■ ВЫБРАННЫЙ ТЕКСТ ■
● ● ●

Запасные книжки
Шрифт:
Если есть зебры, почему бы не быть арбузам?
Когда Пушкин воскликнул «Ай да сукин кот!», закончив «Бориса Годунова», когда Блок записал «Сегодня я ге», закончив «Двенадцать», я думаю, они испытывали одно и то же. Внутренний толчок завершения. Произошла чузнь, образовалось жидо. Эти вещи похожи в главном – в явной гармонии. Вдруг всё уравновешено и замкнуто, гоголевский Нос пошел гулять сам по себе…
«Двенадцать» идеологи могут понимать как произведение советское или антисоветское и т. д. – лишь по причине
(«Поэзия выше нравственности». Пушкин плюс Блок – блошкин пук.)
В отличие от собрания, человек не состоялся.
***************
Обычный (талантливый) человек притворяется равным всем, хотя он никому не равен. Он не хочет упрёка в оригинальничанье, не хочет раздражать. Это сиюминутное, немужественное человеколюбие пошлости.
Но вот гений – сплошные странности (хотя и очевидные странности – мы-то все узнали себя в нём, потому и оценили).
Гений – разновидность сумасшедшего, он не соотносится с окружающим. Он жесток. Возможно, он нравственная категория.
Человек у Достоевского – существо, которое мыслит назло. Назло себе, назло предыдущей своей мысли.
#Отсюда – бесконечное вкапывание себя. Это в высшей
степени «умышленное» существо.

● ● ●

(Записи из набора данных)
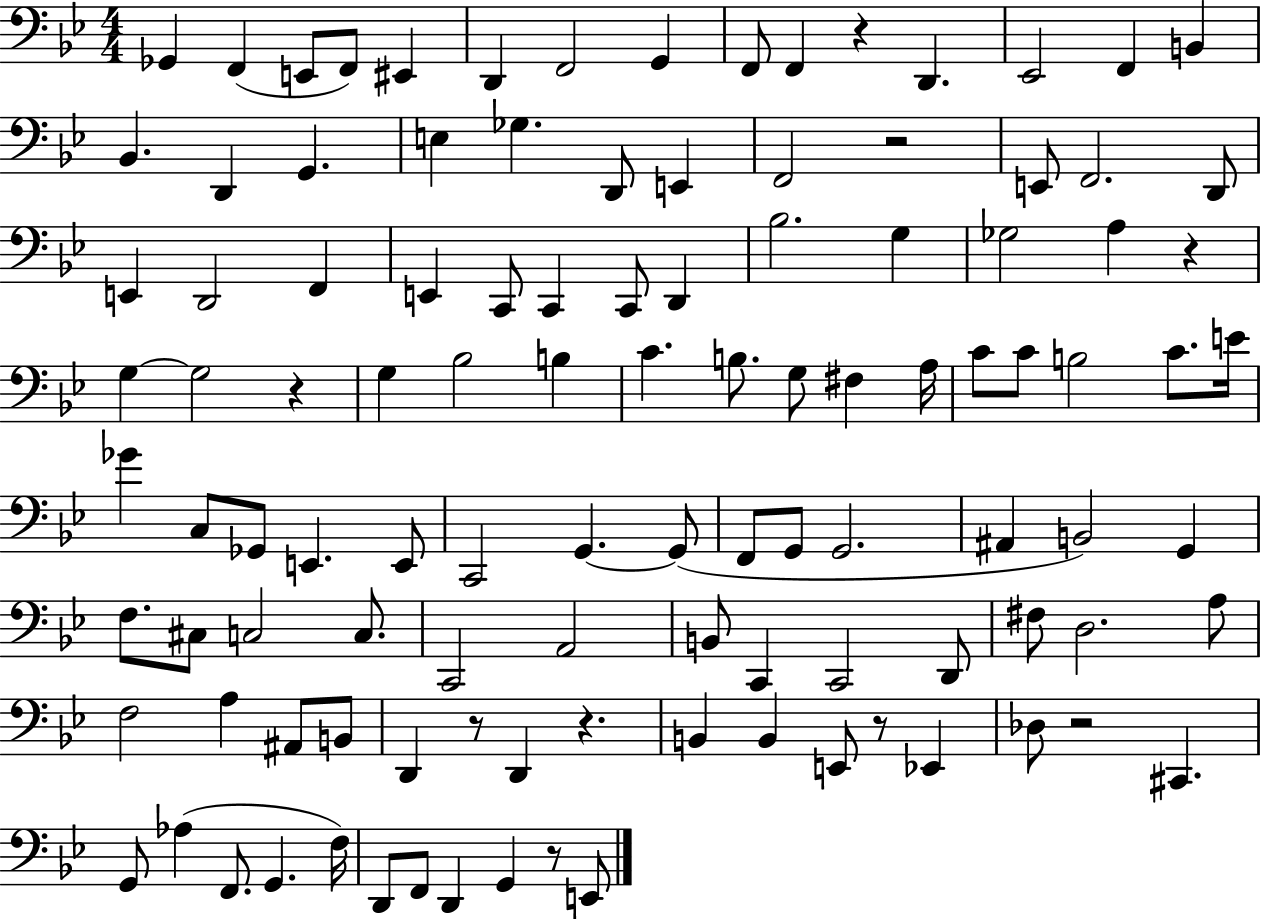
{
  \clef bass
  \numericTimeSignature
  \time 4/4
  \key bes \major
  ges,4 f,4( e,8 f,8) eis,4 | d,4 f,2 g,4 | f,8 f,4 r4 d,4. | ees,2 f,4 b,4 | \break bes,4. d,4 g,4. | e4 ges4. d,8 e,4 | f,2 r2 | e,8 f,2. d,8 | \break e,4 d,2 f,4 | e,4 c,8 c,4 c,8 d,4 | bes2. g4 | ges2 a4 r4 | \break g4~~ g2 r4 | g4 bes2 b4 | c'4. b8. g8 fis4 a16 | c'8 c'8 b2 c'8. e'16 | \break ges'4 c8 ges,8 e,4. e,8 | c,2 g,4.~~ g,8( | f,8 g,8 g,2. | ais,4 b,2) g,4 | \break f8. cis8 c2 c8. | c,2 a,2 | b,8 c,4 c,2 d,8 | fis8 d2. a8 | \break f2 a4 ais,8 b,8 | d,4 r8 d,4 r4. | b,4 b,4 e,8 r8 ees,4 | des8 r2 cis,4. | \break g,8 aes4( f,8. g,4. f16) | d,8 f,8 d,4 g,4 r8 e,8 | \bar "|."
}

● ● ●

■ ЗАДАНИЯ ■
A) Переименуйте «bass» в «treble» во всех записях и приведите их заново целиком, больше ничего не меняя. Картинки в ответ не включайте.
B) Напишите продолжение заметок о гении и творчестве, начиная сразу после последней фразы.

■ ОТВЕТЫ ■
A)
{
  \clef treble
  \numericTimeSignature
  \time 4/4
  \key bes \major
  ges,4 f,4( e,8 f,8) eis,4 | d,4 f,2 g,4 | f,8 f,4 r4 d,4. | ees,2 f,4 b,4 | \break bes,4. d,4 g,4. | e4 ges4. d,8 e,4 | f,2 r2 | e,8 f,2. d,8 | \break e,4 d,2 f,4 | e,4 c,8 c,4 c,8 d,4 | bes2. g4 | ges2 a4 r4 | \break g4~~ g2 r4 | g4 bes2 b4 | c'4. b8. g8 fis4 a16 | c'8 c'8 b2 c'8. e'16 | \break ges'4 c8 ges,8 e,4. e,8 | c,2 g,4.~~ g,8( | f,8 g,8 g,2. | ais,4 b,2) g,4 | \break f8. cis8 c2 c8. | c,2 a,2 | b,8 c,4 c,2 d,8 | fis8 d2. a8 | \break f2 a4 ais,8 b,8 | d,4 r8 d,4 r4. | b,4 b,4 e,8 r8 ees,4 | des8 r2 cis,4. | \break g,8 aes4( f,8. g,4. f16) | d,8 f,8 d,4 g,4 r8 e,8 | \bar "|."
}

B)
Грех по Д. – поле для испытания человека, тем более удобное, что бесконечное. Человек у него не просто грешен, но утверждает: да, да, грешен, да, да, низок, и паду ещё ниже, и буду ещё грешнее, так что уж испытаю наслаждение от своей мерзости – ведь не дам себя унизить ни раскаянием, ни вашим прощением, это было бы уже ограничением меня, некая ко мне жалость…
Так вот, самоутверждаясь в грехе, человек Д-го делает поле греха растущим в прогрессии взаимно отражающихся зеркал – и, стало быть, безграничным.
На другом полюсе – человек (князь Мышкин, Алёша), который в великой любви страдает за последнего преступника. «Величина» его любви (и непременно вины) пропорциональна безграничности преступления.
(В чём вина? Не в том ли, что он видит преступление как преступление? То есть осмеливается хотя бы на секунду судить?)
И всё же любовь (в отличие от греха) не безгранична. Видя самоё себя, она склонна непрестанно корить себя в недостаточности. Любовь в самооценке (а куда деться от разума-оценщика?) не самоутверждается, наоборот, видит, что ущербна в своей оглядке. В системе взаимно отражающихся зеркал она тает, а грех множится.
То есть грех, поскольку он целиком в системе человеческих координат, абсолютен, а любовь, захватывающая и недосягаемую для человека область, относительна. Но если она не бесконечна, то сразу – мала.
Но ни тот, ни другая (грех, любовь) не свободны. Свобода – это спонтанность, когда проблемы выбора нет, есть – совершаемый выбор. Человек же страдающий (грешный, любящий ли) всегда мыслит, всегда в проблеме, всегда сомневается, – и таков он у Достоевского.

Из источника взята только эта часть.